The CORDIC operations (and many other P2 details) are described in the Chips "Propeller2 Silicon Dokumentation".

Hope this helps
Andy

• Posts: 15,338
edited 2024-06-07 01:25

@Ariba said:

@chud said:
Can you expand on?:

Because there are no loops and many CORDIC instructions, hubexec may not be much slower than cogexec.

... For hubexec there is a 16 long FIFO that buffers the Instructions, so the cog can execute in full speed once the FIFO is filled enough. ...

Added detail: That's the same "FIFO" hardware that I was testing. It can be purposed for one of three uses at a time:

• Programmatically RDFAST and RFxxxx, WRFAST and WFxxxx instructions. Used for buffered sequential data accesses of hubRAM. Eliminates the stall latency of the regular load and store instructions. But code execution mode must be local cogexec (cogRAM or lutRAM).

• Hubexec: Upon each cog branch into the shared hubRAM (main memory), the cog automatically issues a hidden RDFAST and proceeds to fill its pipeline from the FIFO.

• Streamer ops: This was the FIFO's original purpose. Each cog has a partner "streamer". I've been calling it an I/O DMA engine. It paces pin data to and from hubRAM. Again, cogexec is required. Hubexec is out.

Running a PASM subroutine in cogram from Spin2 is also possible but you need to load it first into the cogram at a known position. For that you need to add a little header before the PASM code, this is described in the "Spin2 Language Dokumentation".

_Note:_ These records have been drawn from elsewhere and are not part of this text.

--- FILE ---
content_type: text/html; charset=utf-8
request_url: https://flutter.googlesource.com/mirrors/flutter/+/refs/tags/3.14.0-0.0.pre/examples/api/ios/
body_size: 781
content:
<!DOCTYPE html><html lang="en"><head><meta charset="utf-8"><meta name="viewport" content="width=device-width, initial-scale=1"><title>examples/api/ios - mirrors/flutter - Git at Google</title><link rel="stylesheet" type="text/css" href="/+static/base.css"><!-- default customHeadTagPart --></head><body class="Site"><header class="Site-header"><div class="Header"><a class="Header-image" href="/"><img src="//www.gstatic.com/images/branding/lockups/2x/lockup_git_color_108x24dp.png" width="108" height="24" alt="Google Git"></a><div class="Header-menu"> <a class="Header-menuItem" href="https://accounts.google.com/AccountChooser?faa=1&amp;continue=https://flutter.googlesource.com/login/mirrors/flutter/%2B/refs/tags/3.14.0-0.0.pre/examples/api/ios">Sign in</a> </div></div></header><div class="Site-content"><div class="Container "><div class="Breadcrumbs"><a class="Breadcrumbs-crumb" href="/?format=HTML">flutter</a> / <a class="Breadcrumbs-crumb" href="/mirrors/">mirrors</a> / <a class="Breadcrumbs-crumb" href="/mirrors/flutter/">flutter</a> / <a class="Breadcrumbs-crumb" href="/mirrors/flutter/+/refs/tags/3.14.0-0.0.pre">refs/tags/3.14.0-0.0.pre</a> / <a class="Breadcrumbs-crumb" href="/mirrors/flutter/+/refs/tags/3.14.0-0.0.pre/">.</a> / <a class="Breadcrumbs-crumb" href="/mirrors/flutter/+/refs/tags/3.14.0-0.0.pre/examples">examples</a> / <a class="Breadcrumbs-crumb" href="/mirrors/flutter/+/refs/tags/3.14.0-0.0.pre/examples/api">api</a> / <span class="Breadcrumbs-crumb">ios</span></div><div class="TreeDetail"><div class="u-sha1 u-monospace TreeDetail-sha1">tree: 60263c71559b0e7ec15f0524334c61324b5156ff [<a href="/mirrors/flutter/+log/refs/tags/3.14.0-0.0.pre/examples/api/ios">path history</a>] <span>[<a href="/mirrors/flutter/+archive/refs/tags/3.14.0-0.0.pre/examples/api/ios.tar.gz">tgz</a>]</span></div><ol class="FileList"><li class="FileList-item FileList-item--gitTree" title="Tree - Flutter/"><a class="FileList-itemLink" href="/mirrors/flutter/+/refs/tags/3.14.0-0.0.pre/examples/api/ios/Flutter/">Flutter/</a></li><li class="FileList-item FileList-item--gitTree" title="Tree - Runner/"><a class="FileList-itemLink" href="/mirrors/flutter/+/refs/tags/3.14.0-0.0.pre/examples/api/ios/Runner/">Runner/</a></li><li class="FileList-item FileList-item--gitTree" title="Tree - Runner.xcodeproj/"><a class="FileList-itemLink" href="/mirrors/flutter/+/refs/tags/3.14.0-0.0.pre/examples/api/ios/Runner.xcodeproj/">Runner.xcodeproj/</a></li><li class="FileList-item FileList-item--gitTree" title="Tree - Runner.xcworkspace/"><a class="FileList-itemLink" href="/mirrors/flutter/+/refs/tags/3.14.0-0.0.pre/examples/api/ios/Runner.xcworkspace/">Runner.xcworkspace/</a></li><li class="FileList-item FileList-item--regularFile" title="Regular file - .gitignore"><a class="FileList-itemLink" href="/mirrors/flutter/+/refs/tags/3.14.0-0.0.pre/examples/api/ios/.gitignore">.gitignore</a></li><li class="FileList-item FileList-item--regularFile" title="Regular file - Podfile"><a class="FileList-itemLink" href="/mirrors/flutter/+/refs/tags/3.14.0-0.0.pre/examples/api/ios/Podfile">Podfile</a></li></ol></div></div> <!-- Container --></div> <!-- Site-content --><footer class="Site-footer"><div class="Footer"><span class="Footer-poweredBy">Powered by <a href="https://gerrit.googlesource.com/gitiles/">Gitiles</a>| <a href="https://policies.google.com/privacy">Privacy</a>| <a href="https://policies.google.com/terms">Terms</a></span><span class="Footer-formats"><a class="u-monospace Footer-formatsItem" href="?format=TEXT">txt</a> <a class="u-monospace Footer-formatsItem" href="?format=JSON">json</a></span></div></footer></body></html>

The example "inline" Pasm I used automatically does this loading into cogRAM. And you don't get a choice. Whereas the DAT sectioned Pasm allows execution in-place in hubRAM.

• Posts: 15,338

@chud said:
I want to transition from PlatformIO / ESP32 to the P2 because I need a faster cycle time. I had a good experience with a P1 on a project long ago. I NEED to learn how to PASM to make the P2 transition for this project worthwhile. I did not realize XYPOL() existed. Still think I will need to do as much in assembly as possible. I might be wrong but I think my biggest hurtle now is understanding the format of PASM.

There is an alternative for performance - Flexspin offers compile to native Pasm. And you can choose Spin, C, Basic or even a mixture of them to compile from. All paths also have various options for incorporating crafted Pasm into the program.

There is even an option for pinning functions as cogexec. They then have the tight loop performance without the copy to cogRAM overhead. Of course such cases do consume valuable local RAM so you would want to be sparing on size and quantity of such functions.